Il est logique que l’on ne puisse pas entrer dans un lieu privé (puisque, manifestement, les quais de gares ne sont plus des espaces publics), mais je me demande s’il est tout à fait normal qu’on ne puisse plus quitter un lieu entièrement clos : n’est-ce pas une forme de séquestration ? Imaginons que nous entrions dans un cinéma sans ticket. C’est illégal, oui, mais serait-il admissible de nous bloquer à l’intérieur une fois que nous y sommes entrés ? On me dira que la même chose existe aussi dans le RER, où il faut un ticket pour entrer et un autre pour sortir. Néanmoins, sur le réseau Transilien, c’est une nouveauté.
La grande différence entre les gares de Cormeilles et du Val, même si elles ne sont distantes que de deux kilomètres, c’est que ceux qui résident à leurs alentours n’ont pas tout à fait le même niveau de vie. En me fiant aux statistiques fournies par Linternaute, j’apprends que le revenu moyen des ménages de Cormeilles est de 23 000 euros annuels et que celui des habitants d’Argenteuil est de 14 500 euros. Les Cormeillais sont 9 % à être au chômage tandis que les Argenteuillais sont 16 %. Les Cormeillais sont 65 % à être propriétaires de leur logement tandis que les Argenteuillais ne sont que 44 %. La seule chose qui diffère peu, c’est le tarif des loyers : 17 euros par mètre carré à Cormeilles contre seize euros à Argenteuil.

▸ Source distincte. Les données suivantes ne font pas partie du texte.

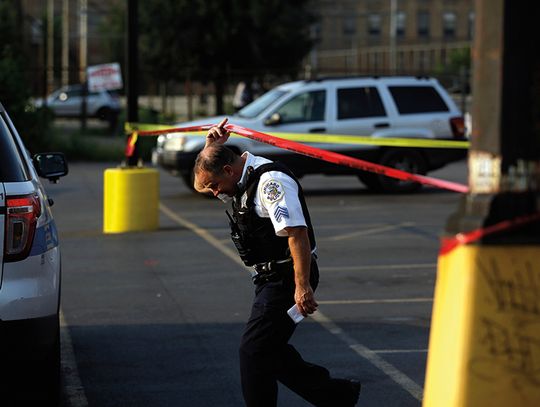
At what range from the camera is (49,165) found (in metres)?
8.08

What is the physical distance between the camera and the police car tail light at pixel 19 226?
233 inches

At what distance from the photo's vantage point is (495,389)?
3740mm

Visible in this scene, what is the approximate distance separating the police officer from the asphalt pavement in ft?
3.98

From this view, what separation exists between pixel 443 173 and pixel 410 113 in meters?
4.73

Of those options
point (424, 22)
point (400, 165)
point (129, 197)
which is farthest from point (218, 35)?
point (424, 22)

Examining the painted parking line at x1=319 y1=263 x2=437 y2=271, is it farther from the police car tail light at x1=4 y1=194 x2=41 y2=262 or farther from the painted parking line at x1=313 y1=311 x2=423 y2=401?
the police car tail light at x1=4 y1=194 x2=41 y2=262

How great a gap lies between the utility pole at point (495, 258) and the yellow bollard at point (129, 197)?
10731 mm

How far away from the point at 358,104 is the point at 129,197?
6746 mm

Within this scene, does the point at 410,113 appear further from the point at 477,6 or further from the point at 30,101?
the point at 477,6

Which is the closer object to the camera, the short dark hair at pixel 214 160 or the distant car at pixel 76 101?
the short dark hair at pixel 214 160

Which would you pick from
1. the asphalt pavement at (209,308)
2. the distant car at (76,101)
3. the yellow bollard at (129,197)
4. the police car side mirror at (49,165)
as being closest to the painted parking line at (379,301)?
the asphalt pavement at (209,308)

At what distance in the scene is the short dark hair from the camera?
5.48 m

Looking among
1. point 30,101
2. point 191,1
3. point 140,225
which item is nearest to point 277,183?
point 140,225

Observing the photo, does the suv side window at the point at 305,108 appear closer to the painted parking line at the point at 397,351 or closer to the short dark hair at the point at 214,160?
the painted parking line at the point at 397,351
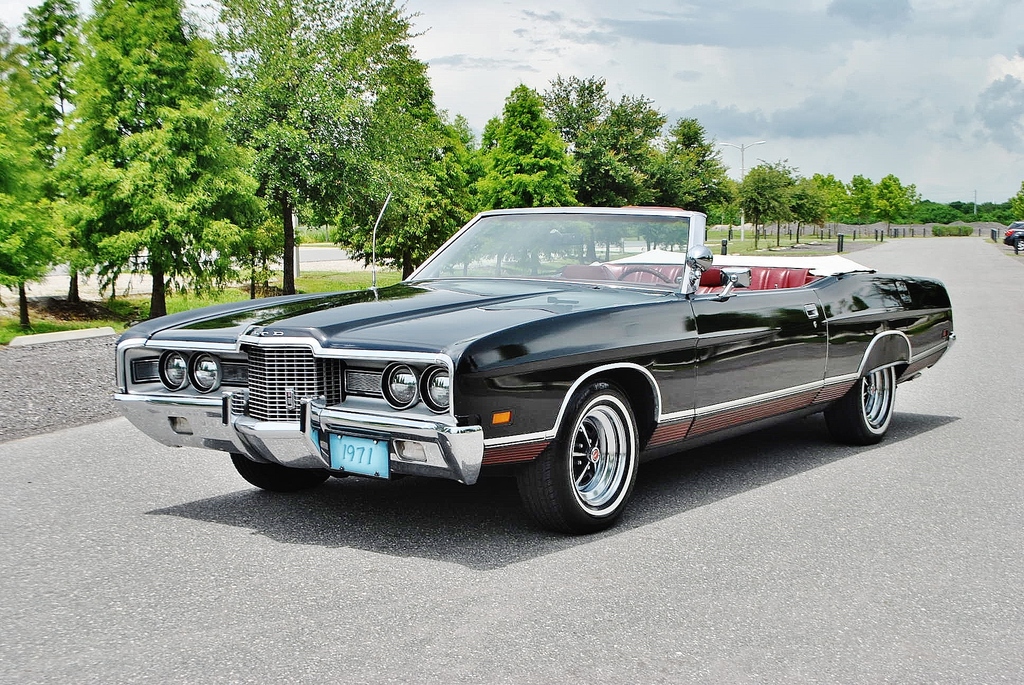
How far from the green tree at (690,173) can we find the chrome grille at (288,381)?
147 feet

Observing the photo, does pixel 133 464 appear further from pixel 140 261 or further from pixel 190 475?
pixel 140 261

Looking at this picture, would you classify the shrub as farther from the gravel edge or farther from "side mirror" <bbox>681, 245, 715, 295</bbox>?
"side mirror" <bbox>681, 245, 715, 295</bbox>

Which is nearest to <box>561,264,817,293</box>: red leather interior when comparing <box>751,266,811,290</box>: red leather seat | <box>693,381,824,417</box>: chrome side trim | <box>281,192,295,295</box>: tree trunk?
<box>693,381,824,417</box>: chrome side trim

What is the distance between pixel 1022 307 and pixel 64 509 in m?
18.2

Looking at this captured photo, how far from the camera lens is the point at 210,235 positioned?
1816cm

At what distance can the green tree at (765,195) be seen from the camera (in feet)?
221

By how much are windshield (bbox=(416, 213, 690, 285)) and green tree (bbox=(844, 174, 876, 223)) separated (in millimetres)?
142307

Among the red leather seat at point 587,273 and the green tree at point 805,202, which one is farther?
the green tree at point 805,202

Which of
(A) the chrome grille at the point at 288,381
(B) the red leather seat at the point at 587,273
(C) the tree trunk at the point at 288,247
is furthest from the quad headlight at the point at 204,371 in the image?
(C) the tree trunk at the point at 288,247

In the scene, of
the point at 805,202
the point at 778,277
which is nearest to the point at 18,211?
the point at 778,277

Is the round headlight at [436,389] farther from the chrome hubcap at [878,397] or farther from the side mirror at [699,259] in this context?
the chrome hubcap at [878,397]

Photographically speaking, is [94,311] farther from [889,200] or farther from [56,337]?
[889,200]

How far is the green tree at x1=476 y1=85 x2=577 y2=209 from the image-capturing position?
119 feet

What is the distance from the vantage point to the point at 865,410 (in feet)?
23.7
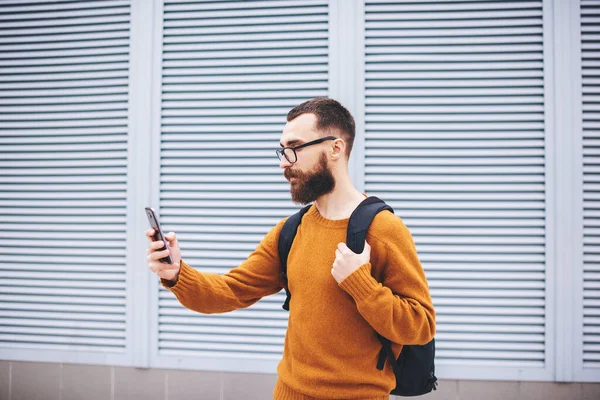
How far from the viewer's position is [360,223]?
4.85ft

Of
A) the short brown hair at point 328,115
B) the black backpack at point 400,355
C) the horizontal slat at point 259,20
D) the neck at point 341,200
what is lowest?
the black backpack at point 400,355

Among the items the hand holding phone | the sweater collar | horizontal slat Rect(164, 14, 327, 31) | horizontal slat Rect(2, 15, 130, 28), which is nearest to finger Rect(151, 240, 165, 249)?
the hand holding phone

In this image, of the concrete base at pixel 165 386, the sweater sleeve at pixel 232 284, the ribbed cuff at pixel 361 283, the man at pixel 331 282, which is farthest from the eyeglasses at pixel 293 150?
the concrete base at pixel 165 386

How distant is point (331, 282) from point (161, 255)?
0.71 m

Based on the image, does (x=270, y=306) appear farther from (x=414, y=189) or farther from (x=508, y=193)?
(x=508, y=193)

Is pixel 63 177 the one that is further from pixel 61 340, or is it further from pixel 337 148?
pixel 337 148

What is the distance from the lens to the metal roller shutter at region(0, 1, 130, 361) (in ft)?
10.4

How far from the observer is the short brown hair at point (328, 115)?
62.2 inches

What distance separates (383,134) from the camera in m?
2.96

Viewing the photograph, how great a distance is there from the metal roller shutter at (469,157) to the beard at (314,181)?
1444 millimetres

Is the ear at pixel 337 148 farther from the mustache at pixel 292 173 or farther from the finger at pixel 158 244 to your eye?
the finger at pixel 158 244

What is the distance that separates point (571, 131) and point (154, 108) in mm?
3498

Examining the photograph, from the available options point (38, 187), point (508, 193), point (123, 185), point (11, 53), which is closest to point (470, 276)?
point (508, 193)

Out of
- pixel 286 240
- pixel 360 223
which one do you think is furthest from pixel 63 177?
pixel 360 223
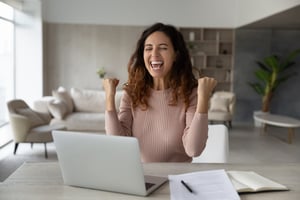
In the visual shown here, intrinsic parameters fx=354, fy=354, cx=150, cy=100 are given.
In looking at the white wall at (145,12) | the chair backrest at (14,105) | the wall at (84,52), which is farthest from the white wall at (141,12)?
the chair backrest at (14,105)

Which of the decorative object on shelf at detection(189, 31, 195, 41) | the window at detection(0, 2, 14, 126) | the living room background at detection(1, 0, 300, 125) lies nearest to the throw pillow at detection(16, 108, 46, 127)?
the window at detection(0, 2, 14, 126)

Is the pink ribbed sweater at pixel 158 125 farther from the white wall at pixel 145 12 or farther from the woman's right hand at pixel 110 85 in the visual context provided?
the white wall at pixel 145 12

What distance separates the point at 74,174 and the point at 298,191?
792mm

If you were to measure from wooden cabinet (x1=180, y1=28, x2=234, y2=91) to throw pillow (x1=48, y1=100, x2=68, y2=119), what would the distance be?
3464mm

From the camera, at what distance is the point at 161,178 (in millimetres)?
1344

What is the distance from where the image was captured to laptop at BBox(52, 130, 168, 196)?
1141 millimetres

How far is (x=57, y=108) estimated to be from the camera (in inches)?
233

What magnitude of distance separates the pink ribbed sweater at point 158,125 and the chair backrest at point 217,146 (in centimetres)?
22

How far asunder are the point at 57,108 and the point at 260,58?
4859 mm

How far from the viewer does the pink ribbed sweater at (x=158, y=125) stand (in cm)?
167

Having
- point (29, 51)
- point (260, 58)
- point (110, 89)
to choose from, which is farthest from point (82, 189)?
point (260, 58)

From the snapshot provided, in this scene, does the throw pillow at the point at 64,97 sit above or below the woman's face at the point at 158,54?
below

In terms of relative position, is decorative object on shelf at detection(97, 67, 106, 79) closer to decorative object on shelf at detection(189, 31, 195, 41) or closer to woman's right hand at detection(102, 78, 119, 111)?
decorative object on shelf at detection(189, 31, 195, 41)

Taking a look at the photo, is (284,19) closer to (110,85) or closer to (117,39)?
(117,39)
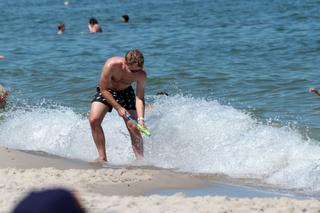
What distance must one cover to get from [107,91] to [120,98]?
0.18m

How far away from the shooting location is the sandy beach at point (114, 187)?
16.9ft

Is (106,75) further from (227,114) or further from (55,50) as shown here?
(55,50)

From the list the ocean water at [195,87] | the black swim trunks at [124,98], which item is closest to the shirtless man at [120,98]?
the black swim trunks at [124,98]

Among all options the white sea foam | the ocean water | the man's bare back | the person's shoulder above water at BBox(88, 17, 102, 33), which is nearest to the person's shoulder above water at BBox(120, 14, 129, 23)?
the ocean water

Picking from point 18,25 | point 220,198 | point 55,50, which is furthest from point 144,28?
point 220,198

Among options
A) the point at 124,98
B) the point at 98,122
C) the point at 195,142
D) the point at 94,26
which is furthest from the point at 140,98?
the point at 94,26

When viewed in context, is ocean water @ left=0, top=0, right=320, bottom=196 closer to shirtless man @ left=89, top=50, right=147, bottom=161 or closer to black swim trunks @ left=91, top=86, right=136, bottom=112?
shirtless man @ left=89, top=50, right=147, bottom=161

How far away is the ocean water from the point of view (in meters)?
7.98

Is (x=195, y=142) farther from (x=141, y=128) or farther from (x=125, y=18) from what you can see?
(x=125, y=18)

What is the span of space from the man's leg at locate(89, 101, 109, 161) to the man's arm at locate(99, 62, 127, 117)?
0.18 meters

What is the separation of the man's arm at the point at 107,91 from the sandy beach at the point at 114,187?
2.10 feet

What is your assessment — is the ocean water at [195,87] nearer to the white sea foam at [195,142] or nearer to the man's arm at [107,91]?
the white sea foam at [195,142]

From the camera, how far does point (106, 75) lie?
297 inches

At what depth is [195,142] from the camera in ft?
27.5
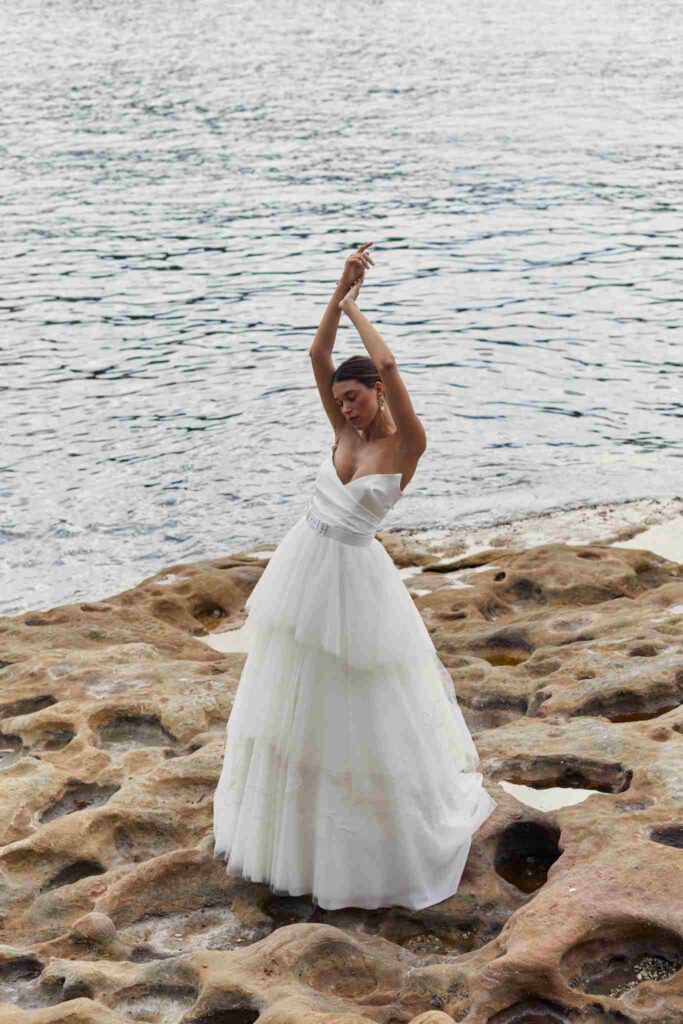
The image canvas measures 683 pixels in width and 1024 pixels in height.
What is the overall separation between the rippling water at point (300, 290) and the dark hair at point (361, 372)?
712 cm

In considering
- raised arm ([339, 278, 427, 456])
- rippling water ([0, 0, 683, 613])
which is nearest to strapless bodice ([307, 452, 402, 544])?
raised arm ([339, 278, 427, 456])

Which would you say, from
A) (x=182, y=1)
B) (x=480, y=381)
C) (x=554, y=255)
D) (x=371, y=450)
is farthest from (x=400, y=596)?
(x=182, y=1)

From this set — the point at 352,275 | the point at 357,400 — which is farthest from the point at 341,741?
the point at 352,275

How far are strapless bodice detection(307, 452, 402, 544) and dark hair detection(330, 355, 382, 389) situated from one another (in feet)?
1.41

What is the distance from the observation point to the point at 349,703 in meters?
5.57

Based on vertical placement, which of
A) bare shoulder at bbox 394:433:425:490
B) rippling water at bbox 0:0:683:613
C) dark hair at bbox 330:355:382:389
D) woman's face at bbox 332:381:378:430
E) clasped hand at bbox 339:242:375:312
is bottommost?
rippling water at bbox 0:0:683:613

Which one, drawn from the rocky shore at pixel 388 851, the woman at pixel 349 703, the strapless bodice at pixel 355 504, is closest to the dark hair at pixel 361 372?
the woman at pixel 349 703

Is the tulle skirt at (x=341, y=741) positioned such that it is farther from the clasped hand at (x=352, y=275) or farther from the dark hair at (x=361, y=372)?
the clasped hand at (x=352, y=275)

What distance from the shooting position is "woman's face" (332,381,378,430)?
559cm

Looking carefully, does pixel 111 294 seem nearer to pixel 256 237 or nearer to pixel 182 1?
pixel 256 237

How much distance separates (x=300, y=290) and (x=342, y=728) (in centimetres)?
1770

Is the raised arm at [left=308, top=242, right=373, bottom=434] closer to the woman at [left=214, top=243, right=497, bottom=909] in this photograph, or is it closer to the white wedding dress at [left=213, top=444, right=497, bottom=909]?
the woman at [left=214, top=243, right=497, bottom=909]

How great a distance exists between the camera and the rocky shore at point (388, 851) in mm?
4852

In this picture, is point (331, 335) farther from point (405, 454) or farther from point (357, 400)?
point (405, 454)
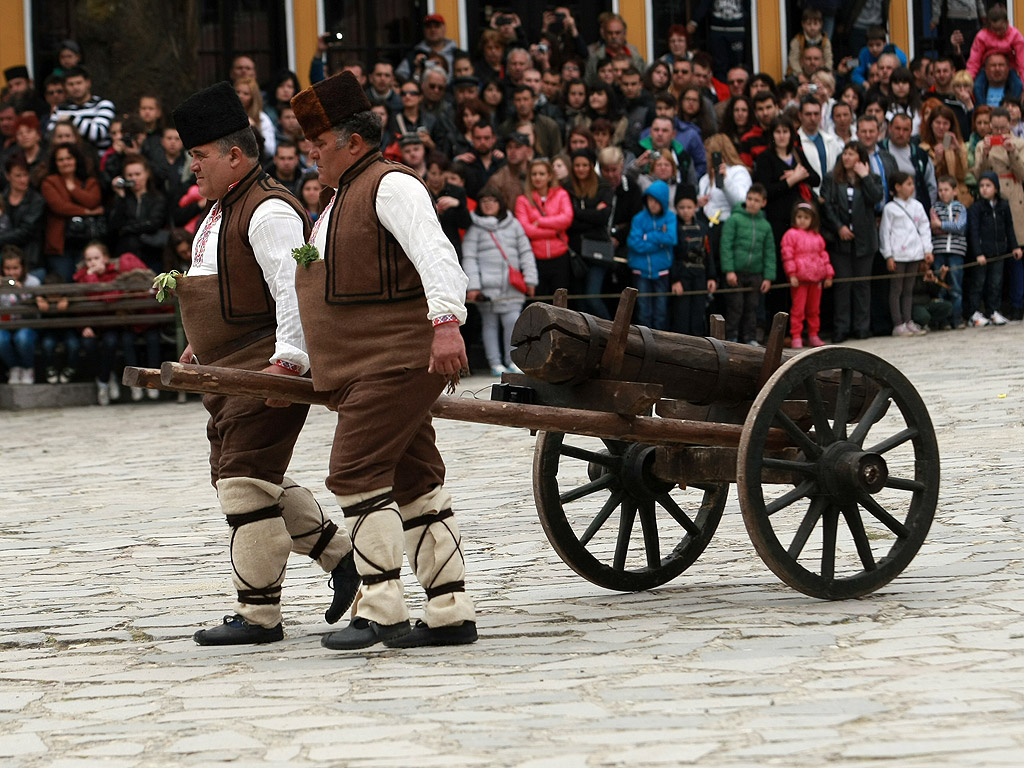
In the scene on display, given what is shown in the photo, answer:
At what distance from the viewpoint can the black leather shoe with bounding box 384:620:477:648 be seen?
210 inches

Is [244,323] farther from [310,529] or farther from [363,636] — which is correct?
[363,636]

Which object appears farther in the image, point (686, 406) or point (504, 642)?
point (686, 406)

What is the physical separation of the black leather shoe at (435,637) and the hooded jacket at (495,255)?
897 centimetres

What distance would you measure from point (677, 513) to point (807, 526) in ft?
2.42

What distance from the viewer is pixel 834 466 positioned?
18.7ft

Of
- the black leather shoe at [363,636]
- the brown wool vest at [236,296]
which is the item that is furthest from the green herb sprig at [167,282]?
the black leather shoe at [363,636]

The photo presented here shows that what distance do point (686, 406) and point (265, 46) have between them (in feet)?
47.4

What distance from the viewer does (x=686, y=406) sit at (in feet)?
20.1

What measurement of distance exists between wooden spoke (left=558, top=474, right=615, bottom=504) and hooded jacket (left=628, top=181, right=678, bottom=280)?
866cm

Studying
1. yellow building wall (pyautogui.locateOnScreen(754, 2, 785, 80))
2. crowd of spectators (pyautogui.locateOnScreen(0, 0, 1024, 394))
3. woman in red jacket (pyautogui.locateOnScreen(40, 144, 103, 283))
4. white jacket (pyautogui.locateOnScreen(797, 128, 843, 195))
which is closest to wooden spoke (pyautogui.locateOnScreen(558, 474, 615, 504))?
crowd of spectators (pyautogui.locateOnScreen(0, 0, 1024, 394))

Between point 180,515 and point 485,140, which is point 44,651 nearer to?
point 180,515

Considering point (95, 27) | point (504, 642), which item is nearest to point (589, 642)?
point (504, 642)

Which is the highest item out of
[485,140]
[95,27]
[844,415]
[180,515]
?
[95,27]

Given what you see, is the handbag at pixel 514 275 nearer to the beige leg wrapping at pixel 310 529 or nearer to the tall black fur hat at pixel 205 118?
the beige leg wrapping at pixel 310 529
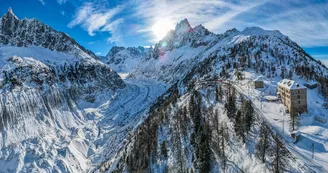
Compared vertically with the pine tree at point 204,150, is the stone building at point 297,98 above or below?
above

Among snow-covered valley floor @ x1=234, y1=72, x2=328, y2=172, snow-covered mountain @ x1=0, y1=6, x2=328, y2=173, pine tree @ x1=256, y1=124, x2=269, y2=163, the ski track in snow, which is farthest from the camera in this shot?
the ski track in snow

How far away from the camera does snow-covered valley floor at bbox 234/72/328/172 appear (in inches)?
1795

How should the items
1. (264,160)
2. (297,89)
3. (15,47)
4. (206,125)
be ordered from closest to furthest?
(264,160) → (297,89) → (206,125) → (15,47)

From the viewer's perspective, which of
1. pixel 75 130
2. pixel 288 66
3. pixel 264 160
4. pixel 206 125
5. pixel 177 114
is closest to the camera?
pixel 264 160

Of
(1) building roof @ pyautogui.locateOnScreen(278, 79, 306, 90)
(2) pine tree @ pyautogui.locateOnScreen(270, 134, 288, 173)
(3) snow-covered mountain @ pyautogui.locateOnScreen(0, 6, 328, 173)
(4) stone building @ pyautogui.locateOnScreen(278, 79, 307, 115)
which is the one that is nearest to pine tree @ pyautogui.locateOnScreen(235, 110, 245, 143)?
(3) snow-covered mountain @ pyautogui.locateOnScreen(0, 6, 328, 173)

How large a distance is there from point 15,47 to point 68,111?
78133 mm

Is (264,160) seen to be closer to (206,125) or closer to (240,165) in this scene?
(240,165)

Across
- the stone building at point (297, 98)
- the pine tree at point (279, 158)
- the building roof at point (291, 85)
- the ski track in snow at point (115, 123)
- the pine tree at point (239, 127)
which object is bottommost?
the ski track in snow at point (115, 123)

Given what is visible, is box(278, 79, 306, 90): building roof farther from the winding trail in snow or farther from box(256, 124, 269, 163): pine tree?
box(256, 124, 269, 163): pine tree

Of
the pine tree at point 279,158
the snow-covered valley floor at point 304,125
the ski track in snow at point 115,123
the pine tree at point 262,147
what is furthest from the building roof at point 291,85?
the ski track in snow at point 115,123

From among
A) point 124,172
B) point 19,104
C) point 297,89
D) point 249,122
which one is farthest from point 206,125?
point 19,104

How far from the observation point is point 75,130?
5221 inches

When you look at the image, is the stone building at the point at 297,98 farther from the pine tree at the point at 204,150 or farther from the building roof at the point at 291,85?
the pine tree at the point at 204,150

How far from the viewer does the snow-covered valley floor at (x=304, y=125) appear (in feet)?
150
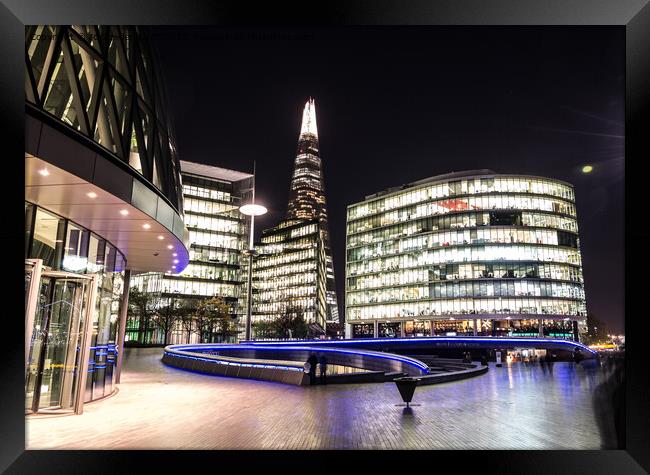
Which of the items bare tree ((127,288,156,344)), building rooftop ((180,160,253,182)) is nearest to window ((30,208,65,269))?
bare tree ((127,288,156,344))

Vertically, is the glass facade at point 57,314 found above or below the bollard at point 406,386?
above

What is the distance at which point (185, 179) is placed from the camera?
302 ft

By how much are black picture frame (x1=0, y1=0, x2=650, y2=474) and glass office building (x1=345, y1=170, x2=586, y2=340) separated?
2935 inches

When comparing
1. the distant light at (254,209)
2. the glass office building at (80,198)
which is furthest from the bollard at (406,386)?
the distant light at (254,209)

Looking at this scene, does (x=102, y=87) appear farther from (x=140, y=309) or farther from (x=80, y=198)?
(x=140, y=309)

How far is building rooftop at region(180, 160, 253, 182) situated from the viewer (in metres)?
93.1

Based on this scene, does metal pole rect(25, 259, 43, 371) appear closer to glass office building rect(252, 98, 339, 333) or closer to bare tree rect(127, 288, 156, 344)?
bare tree rect(127, 288, 156, 344)

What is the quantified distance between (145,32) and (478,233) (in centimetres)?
7377

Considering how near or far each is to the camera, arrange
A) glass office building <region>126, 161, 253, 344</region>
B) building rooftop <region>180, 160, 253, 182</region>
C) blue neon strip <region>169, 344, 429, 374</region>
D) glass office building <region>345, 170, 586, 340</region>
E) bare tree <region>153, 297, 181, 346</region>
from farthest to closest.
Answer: building rooftop <region>180, 160, 253, 182</region> < glass office building <region>126, 161, 253, 344</region> < glass office building <region>345, 170, 586, 340</region> < bare tree <region>153, 297, 181, 346</region> < blue neon strip <region>169, 344, 429, 374</region>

Mais le Val d’Argenteuil n’est pas n’importe quel quartier d’Argenteuil : c’est une zone d’urbanisme prioritaire, dont le niveau social est nettement inférieur à celui des autres quartiers de la ville. C’est dans le quartier du Val d’Argent que, en 2005, le ministre de l’intérieur Nicolas Sarkozy avait qualifié un groupe de jeunes de « racailles », mot abondamment relayé qui a, disent certains, participé au déclenchement des émeutes des banlieues dix jours plus tard et a achevé de faire la mauvaise réputation du quartier (3).
Rien de surprenant, finalement : le niveau de liberté de circulation de l’individu est ici relatif à ses conditions d’existence et à la méfiance qu’il inspire. Cette entrave absolument intentionnelle à ses déplacements ajoute une couche de violence symbolique à l’encontre d’une population qui a toutes les raisons de se sentir enfermée dans un quartier où les commerces sont rares et où, malgré de grands plans de rénovation, la situation sociale et économique ne semble pas changer énormément. Nous ne sommes pas encore tout à fait dans Escape from New York (John Carpenter, 1981), où Manhattan est une prison géante entourée de murs immenses, ni dans Banlieue 13 (Pierre Morel, 2004), où les habitants des cités de Seine-Saint-Denis sont eux aussi circonscrits à une enceinte de béton.
Nous n’y sommes pas encore, du moins pas aussi franchement.